Still Chop, Chop, Choppin’ At The Fed’s Front Door

Today's S&P close at exactly 2100 marked the culmination of a whole lot of choppin'. In fact, about six months worth, given that the big cap index first crossed the 2100 mark back in early February.

^SPX data by YCharts

But do not be troubled, we are told by Wall Street. What the above chart signifies is a healthy market correction. That's right—a correction in time, not price!

The healthy part, according to the sell-side pitchmen, is owing to the fact that market's can't go down unless there is a recession, but none is remotely in sight. So relax, count your winnings and get refreshed for the next push higher.

But here's the thing. We are now in month 74 of the current so-called recovery, and by the standards of post-war business expansions this one is getting long in the tooth.

In that regard, the abundant evidence from the “incoming” data that this cycle is nearing its exhaustion point is outlined below. But the contextual point is that none of the three slightly longer expansions shown in the graph are remotely relevant to our current circumstances; they provide no comfort whatsoever that a visitation by the grim ripper of recession has been given an indefinite stay.

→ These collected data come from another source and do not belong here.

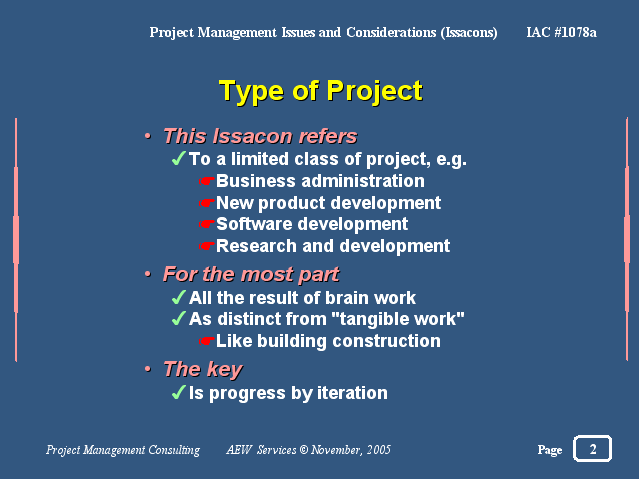 Project Management Issues and Considerations (Issacons) IAC #1078a

Type of Project

• This Issacon refers
✓ To a limited class of project, e.g.
☛ Business administration
☛ New product development
☛ Software development
☛ Research and development

• For the most part
✓ All the result of brain work
✓ As distinct from "tangible work"
☛ Like building construction

• The key
✓ Is progress by iteration

Project Management Consulting AEW Services © November, 2005 Page 2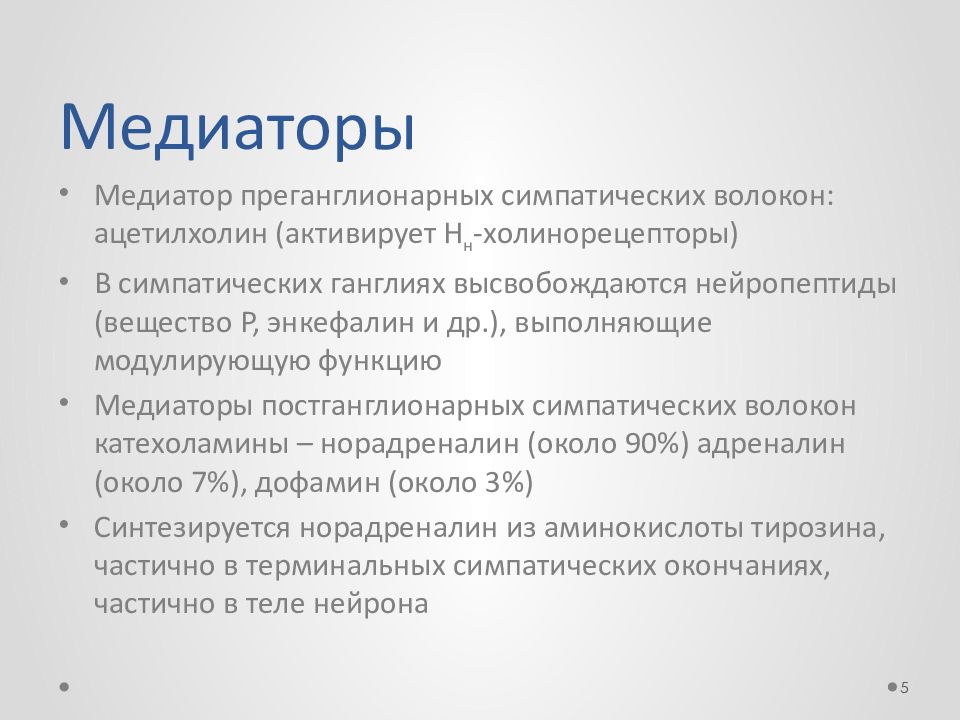 Медиаторы

• Медиатор преганглионарных симпатических волокон: ацетилхолин (активирует $Н_н$-холинорецепторы)

• В симпатических ганглиях высвобождаются нейропептиды (вещество Р, энкефалин и др.), выполняющие модулирующую функцию

• Медиаторы постганглионарных симпатических волокон катехоламины – норадреналин (около 90%) адреналин (около 7%), дофамин (около 3%)

• Синтезируется норадреналин из аминокислоты тирозина, частично в терминальных симпатических окончаниях, частично в теле нейрона

5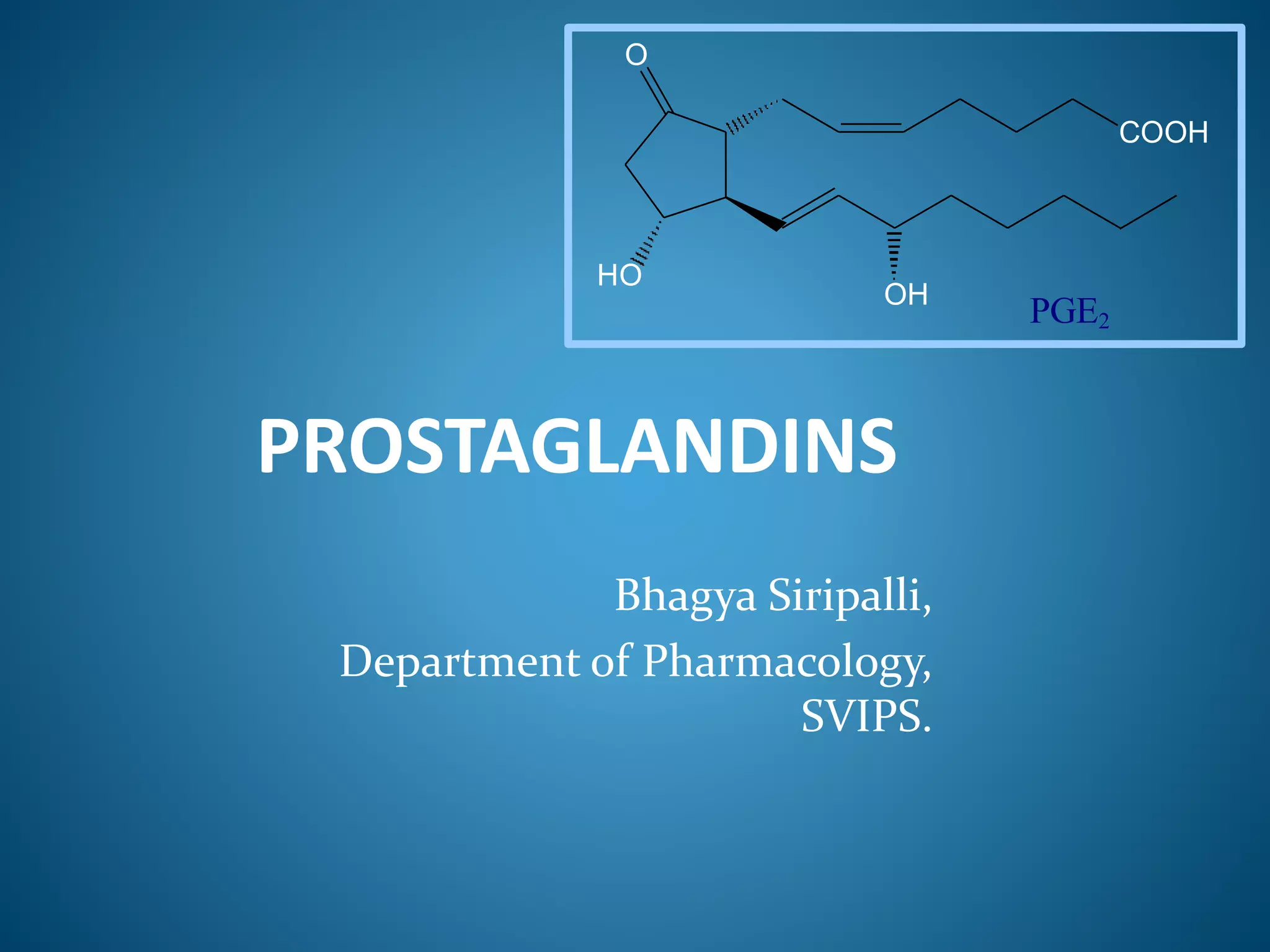 O

COOH

HO

OH

$PGE_2$

PROSTAGLANDINS

Bhagya Siripalli,

Department of Pharmacology, SVIPS.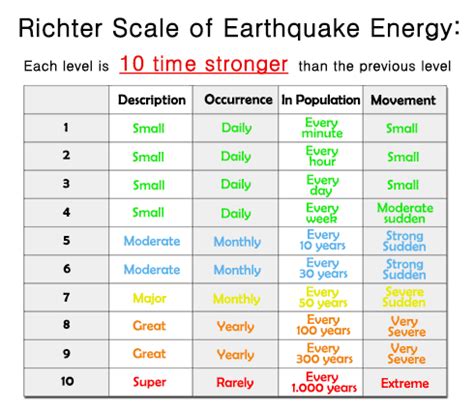 Richter Scale of Earthquake Energy:

Each level is 10 time stronger than the previous level

| | Description | Occurrence | In Population | Movement |
|---|---|---|---|---|
| 1 | Small | Daily | Every minute | Small |
| 2 | Small | Daily | Every hour | Small |
| 3 | Small | Daily | Every day | Small |
| 4 | Small | Daily | Every week | Moderate sudden |
| 5 | Moderate | Monthly | Every 10 years | Strong Sudden |
| 6 | Moderate | Monthly | Every 30 years | Strong Sudden |
| 7 | Major | Monthly | Every 50 years | Severe Sudden |
| 8 | Great | Yearly | Every 100 years | Very Severe |
| 9 | Great | Yearly | Every 300 years | Very Severe |
| 10 | Super | Rarely | Every 1.000 years | Extreme |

Historical Length of Recoveries

The 105 month expansion of the 1960s, for example, is a testament to LBJ's guns and butter economics which eventually pushed the US economy into a red hot boil owing to the massive industrial mobilization for the Vietnam War and space program. When the Kennedy-Johnson expansion finally ended in 1968 it took nearly three years of sub-par economic growth to stabilize the macro-economy and purge the inflationary fevers that had been unleashed.

It is also a reminder that clean balance sheets are a sitting duck for statist monetary and fiscal stimulus measures that essentially steal from the future in order to goose today. The long expansions of the 1980s and 1990s, in fact, were in large part fueled by cheap mortgage and consumer credit and what amounted to a collective LBO by main street households.

From a historically stable ratio of household debt to wage and salary of about 75%-80% prior to 1980, the ratio went nearly vertical during the next 25 years. But as is also self-evident, households reached a condition of peak debt at the time of the financial crisis. Now they are not remotely in a position to re-leverage, and spend the US economy into an indefinite expansion.